Excerpted text:
^^^^^^^^

8.30.2005

"Come on down, you're the next contestant on The Price is Right!"

“Here it comes... television’s most exciting hour of fantastic prizes. The fabulous 60-minute Price is Right!”

One of the Cheese Fry’s old college professor’s once remarked that The Price is Right is a corrosive influence on society because the only way to win the game is to prove that you’re a skilled and experienced consumer. If looked at in a certain Marxist light, it’s indeed a show that rewards materialism over intellect. He’s got a point.

But one cannot deny the addictive nature of this show or the sly way its perennial broadcast (it’s been running CBS weekday mornings with Bob Barker as host since 1972) has seeped into our collective pop culture consciousness. Just about every Generation Xer has a fond childhood memory of this show, whether it’s the Big Wheel or Bob’s relic of a microphone or that cheesy theme song.

For a young Cheese Fry sitting Indian-style on green and orange pile carpeting just two feet from the TV screen, it seemed like the coolest job in the world would be design and build the game sets used on The Price is Right. Of particular interest were any games with A) a moving part (e.g. the big dials on Safe Crackers), B) an oversized prop (the slot machine-looking thing with the handle on the Race Game), C) some kind of unusual interactivity element (filling out the giant check in the Check Game), D) a weird sound effect (the trill of Penny Ante), or E) all of the above.

Top Ten Classic “Price is Right” Games


10 (tie) Ten Chances, Three Strikes, and Secret X – We’ll begin with three games from the TPIR canon that always seemed a little unfair.

With Ten Chances, you have ten chances at unscrambling some numbers to correctly name the price of three prizes. Coming up with prices like this out of thin air is just about impossible. Here we get the Moving Part (the blue Ten Chances pad slides down the chances) and the Interactivity Element (using a fat marker to write on the pad). How about that groovy white lattice?

^^^^^^^^

Records provided:
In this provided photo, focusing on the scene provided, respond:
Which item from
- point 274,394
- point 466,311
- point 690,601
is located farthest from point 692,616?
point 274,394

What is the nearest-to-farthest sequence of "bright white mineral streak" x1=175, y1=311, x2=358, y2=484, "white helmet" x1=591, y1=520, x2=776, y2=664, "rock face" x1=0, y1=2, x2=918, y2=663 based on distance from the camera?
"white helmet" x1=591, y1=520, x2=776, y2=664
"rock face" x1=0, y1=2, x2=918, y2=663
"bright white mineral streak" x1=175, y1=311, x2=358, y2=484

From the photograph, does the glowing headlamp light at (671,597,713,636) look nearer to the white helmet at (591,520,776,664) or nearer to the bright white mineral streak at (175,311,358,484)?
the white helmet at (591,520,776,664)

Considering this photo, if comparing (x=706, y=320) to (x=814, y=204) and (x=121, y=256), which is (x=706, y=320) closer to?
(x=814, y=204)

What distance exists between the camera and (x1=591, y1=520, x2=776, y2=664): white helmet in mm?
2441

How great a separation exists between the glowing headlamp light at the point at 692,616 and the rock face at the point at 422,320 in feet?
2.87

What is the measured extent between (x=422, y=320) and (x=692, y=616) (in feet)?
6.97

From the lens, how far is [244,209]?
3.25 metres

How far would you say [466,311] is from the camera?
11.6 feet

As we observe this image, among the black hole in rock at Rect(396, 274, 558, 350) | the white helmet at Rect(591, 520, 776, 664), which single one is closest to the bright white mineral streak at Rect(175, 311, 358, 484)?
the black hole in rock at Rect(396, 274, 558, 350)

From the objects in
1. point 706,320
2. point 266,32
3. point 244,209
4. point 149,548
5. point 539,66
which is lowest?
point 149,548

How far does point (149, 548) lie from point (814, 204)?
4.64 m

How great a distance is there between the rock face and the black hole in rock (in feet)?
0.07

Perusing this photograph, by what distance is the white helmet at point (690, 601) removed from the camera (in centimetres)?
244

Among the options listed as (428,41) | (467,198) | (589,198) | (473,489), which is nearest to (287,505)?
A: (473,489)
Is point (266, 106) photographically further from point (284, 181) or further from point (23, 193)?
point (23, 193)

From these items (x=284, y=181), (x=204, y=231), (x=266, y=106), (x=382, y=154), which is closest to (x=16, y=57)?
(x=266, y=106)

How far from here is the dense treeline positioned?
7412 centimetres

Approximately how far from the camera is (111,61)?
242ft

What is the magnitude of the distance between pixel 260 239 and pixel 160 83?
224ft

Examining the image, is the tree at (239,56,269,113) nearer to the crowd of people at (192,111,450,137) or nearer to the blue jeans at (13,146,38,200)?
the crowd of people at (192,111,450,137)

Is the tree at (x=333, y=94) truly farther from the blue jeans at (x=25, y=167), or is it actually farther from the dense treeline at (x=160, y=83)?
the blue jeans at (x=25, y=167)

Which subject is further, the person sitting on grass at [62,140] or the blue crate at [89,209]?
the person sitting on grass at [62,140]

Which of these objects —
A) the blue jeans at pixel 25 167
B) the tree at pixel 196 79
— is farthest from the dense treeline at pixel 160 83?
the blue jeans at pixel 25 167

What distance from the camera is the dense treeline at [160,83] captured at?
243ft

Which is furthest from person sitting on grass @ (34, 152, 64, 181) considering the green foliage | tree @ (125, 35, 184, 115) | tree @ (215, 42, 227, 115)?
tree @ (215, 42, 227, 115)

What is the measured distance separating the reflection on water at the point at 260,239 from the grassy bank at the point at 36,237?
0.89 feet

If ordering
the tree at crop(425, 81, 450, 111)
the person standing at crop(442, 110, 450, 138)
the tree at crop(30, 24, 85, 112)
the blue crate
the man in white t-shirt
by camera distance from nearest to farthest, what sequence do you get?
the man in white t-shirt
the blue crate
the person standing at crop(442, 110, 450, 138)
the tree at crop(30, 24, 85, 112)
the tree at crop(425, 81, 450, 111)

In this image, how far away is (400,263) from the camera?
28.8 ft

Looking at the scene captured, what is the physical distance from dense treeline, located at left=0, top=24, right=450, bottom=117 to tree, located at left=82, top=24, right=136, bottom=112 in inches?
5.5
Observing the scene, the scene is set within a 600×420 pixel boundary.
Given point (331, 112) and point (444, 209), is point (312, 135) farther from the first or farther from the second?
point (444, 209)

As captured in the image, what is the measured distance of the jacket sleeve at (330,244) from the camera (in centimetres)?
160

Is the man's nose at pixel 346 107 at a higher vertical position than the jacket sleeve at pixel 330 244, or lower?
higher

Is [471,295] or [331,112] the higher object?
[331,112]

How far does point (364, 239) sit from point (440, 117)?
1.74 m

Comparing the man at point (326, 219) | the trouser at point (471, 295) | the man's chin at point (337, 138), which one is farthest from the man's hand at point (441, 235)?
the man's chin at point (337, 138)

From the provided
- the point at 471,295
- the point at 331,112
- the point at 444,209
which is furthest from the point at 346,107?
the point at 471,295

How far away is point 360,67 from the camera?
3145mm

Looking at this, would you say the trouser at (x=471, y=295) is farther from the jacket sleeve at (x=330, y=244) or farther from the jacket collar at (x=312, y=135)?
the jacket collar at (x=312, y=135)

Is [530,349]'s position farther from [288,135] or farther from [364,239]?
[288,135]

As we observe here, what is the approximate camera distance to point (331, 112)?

^^^^^^^^

The Price is Right post gives lettered features, A through E, that made a game especially interesting to the young Cheese Fry. List all of them.

Task solution:
A) a moving part
B) an oversized prop
C) some kind of unusual interactivity element
D) a weird sound effect
E) all of the above